Over the past decade, Korea’s household debt has ranked among the highest in advanced economies (Figure 1). In response, the authorities have maintained vigilance, implementing a series of macroprudential measures to mitigate financial stability risks arising from the rapid increase in the household debt-to-GDP ratio.

A key initiative in this effort is the Debt Service Ratio (DSR) framework, introduced in 2018 to assess a borrower’s ability to service debt based on annual income. Initially applied at the institutional level, the framework required financial institutions to limit exposure to high-risk borrowers based on DSR thresholds. For example, commercial banks were required to cap loans with DSRs between 70 and 90 percent at 15 percent of their total lending, and those exceeding 90 percent at just 10 percent. While this institutional-level approach curbed some excessive lending, it did not fully address individual borrowing behavior. Certain borrowers could still restructure loans or temporarily reduce outstanding balances to meet DSR threshold.

To address these limitations, the authorities expanded the DSR framework in 2021 to apply directly to individual borrowers. Under the revised rules, individuals with total household debt exceeding KRW 100 million were required to comply with DSR limits not just for new loans, but also for refinancing and top-up loans. Additionally, the assumed loan maturity period for credit loans in DSR calculations was reduced from 10 years to 7 years in 2021, and to 5 years in 2022. These changes effectively raised estimated annual debt service obligations and thus the DSR, limiting borrowers’ eligibility for further credit. These measures ensured a more balanced allocation of responsibility between lenders and borrowers, reinforcing prudent lending practices.
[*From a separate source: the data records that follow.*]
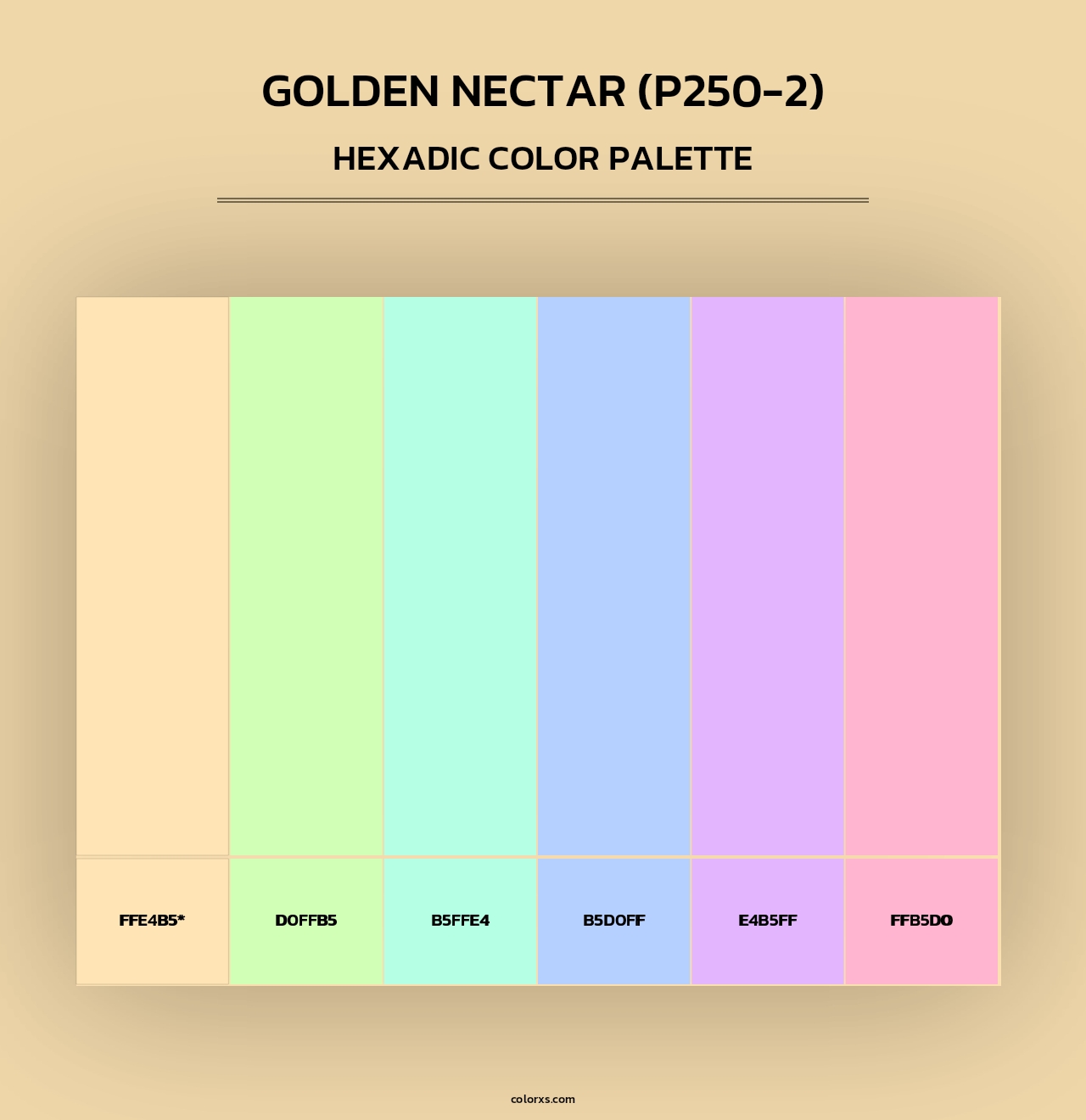 Golden Nectar (P250-2) - Hexadic Color Palette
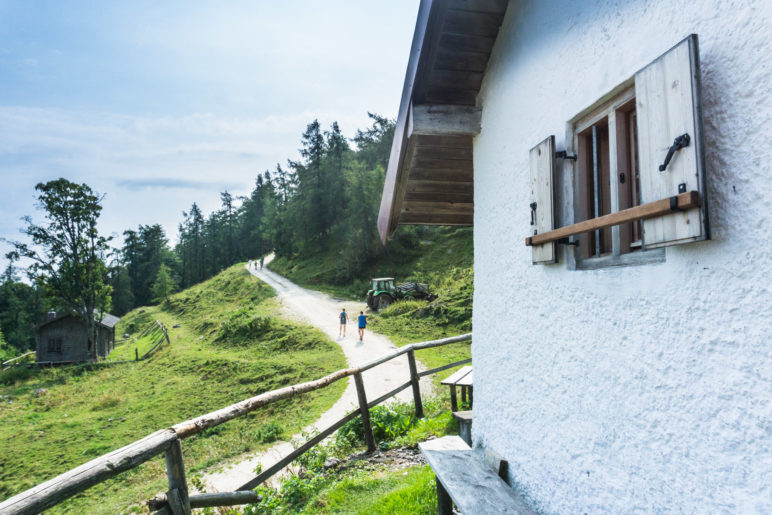 An der Hochplattenalm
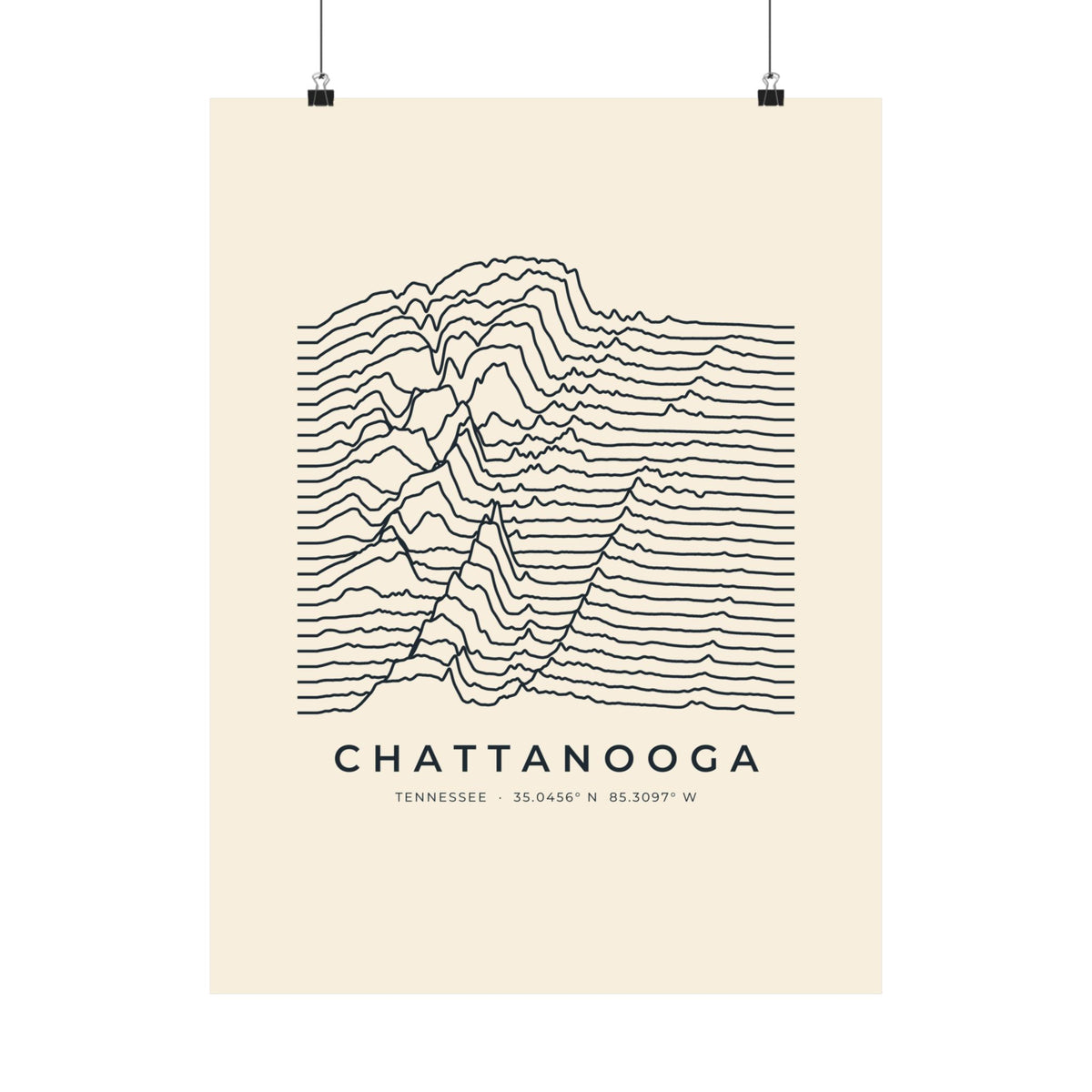 Chattanooga Ridgeline Poster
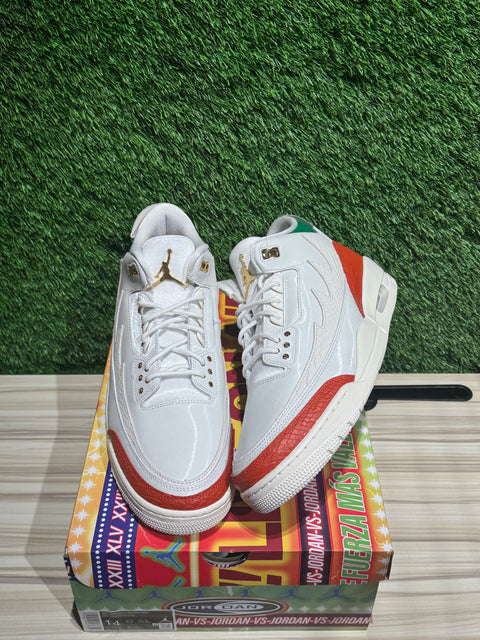 Jordan 3 Retro El Vuelo Summit White Sz 14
Phased implementation of stress DSR framework

As Korea navigated the economic challenges of the COVID-19 pandemic in 2020-2021, monetary policy was eased to support economic activity, inadvertently fueling a surge in household loans (Figure 2). However, with inflation on the rise, the Bank of Korea began raising interest rates in August 2021. The subsequent sharp rise in interest rates increased repayment burdens, particularly for borrowers with floating-rate loans, exposing the vulnerability of the system to interest rate fluctuations.

In response, a stress DSR framework was introduced in early 2024. By adding a stress margin to the base lending rate for new floating-rate loans, banks could better assess borrowers’ repayment capacity under adverse financial conditions. This move not only tightened borrowing requirements for floating-rate loans, but also encourages a shift toward fixed-rate loans, offering borrowers more predictable payments and improved financial planning.

To ensure a smooth transition, the stress DSR framework is being implemented in three phases.

  • Phase 1 (February-August 2024): Applied to mortgage loans issued by banks with the addition of a stress rate of 0.38 percentage points to the actual lending rate.
  • Phase 2 (September 2024-June 2025): Expanded coverage to include both mortgage and credit loans from banks and mortgage loans from non-bank financial institutions. The stress rate rises to 0.75 percentage points for loans in non-metropolitan areas, and to 1.2 percentage points for loans in the Seoul metropolitan area.
  • Phase 3 (starting July 2025): Will cover all household loans, applying a stress rate of 1.5 percentage points in metropolitan areas, while maintaining the 0.75 percentage point rate in non-metropolitan regions for an additional six months.

Continued monitoring crucial

Initial results are encouraging. Since early 2024, both the aggregate household DSR and the household debt-to-GDP ratio have continued to decline (Figure 3), indicating a reduction in repayment burdens and moderation in household leverage. The rebound in the share of fixed-rate loans in early 2025 (Figure 4) may further suggest borrower’s possible responsiveness to the tighter lending standards, despite a more accommodative interest rate environment.

Looking ahead, continued monitoring will be crucial as the stress DSR framework progresses. While early results are positive, the full effects on credit quality may take time to materialize due to the typical lag between loan origination and repayment risk. In addition, the stronger application of the DSR could weigh further on the already sluggish real estate market in non-metropolitan areas. The use of differentiated stress rates across regions reflects an effort to manage rising household debt, while limiting the burden on less active housing markets outside the capital region.

Korea’s experience with the DSR framework—especially the recent adoption of the stress DSR—demonstrates a proactive and adaptive approach to household debt management. As global financial conditions evolve, Korea’s model offers valuable inisghts for other economies seeking to enhance the effectivness of macroprudential tools in addressing risks stemming from high levels of household debt.